RAW DATA »
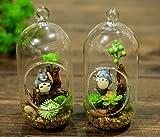 2pcs/lot wedding bonsai vasos decorativo...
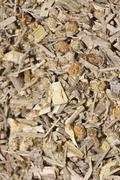 wormwood tea, organic tea - stock photo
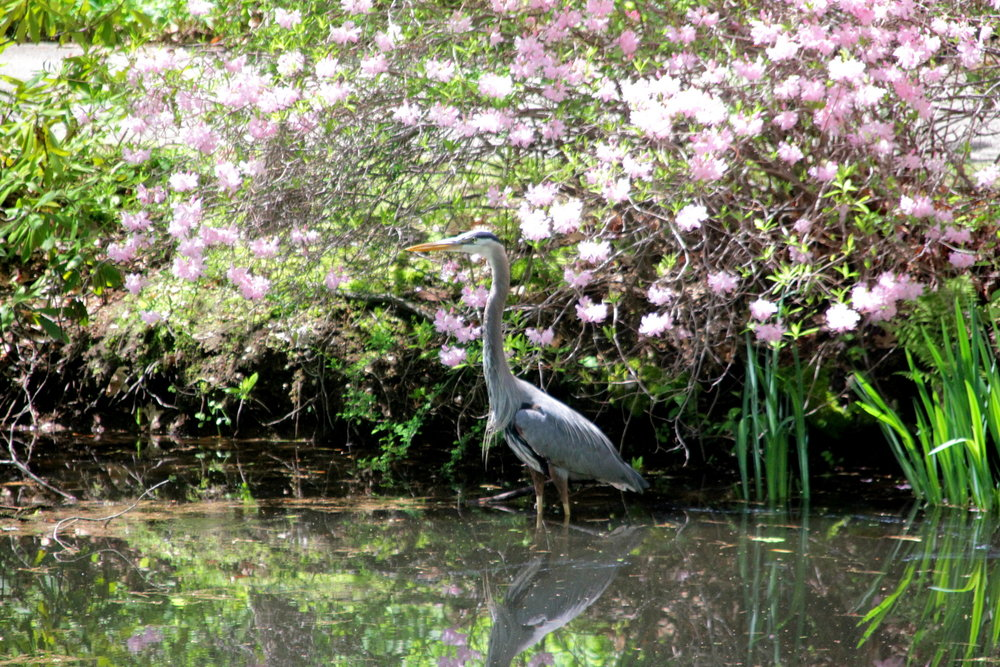 Great blue heron at Mt. Auburn Cemetery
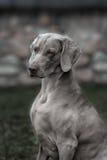 Weimaraner dog.  Closeup portrait Royalty Free Stock Photos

REQUIRED WORK »
Write out an exact copy of the lines beginning at the line that contains "wormwood tea, organic tea - stock photo" and ending at the last line of the listing. Exclude pictures.

RESPONSE BOX »
 wormwood tea, organic tea - stock photo
 Great blue heron at Mt. Auburn Cemetery
 Weimaraner dog.  Closeup portrait Royalty Free Stock Photos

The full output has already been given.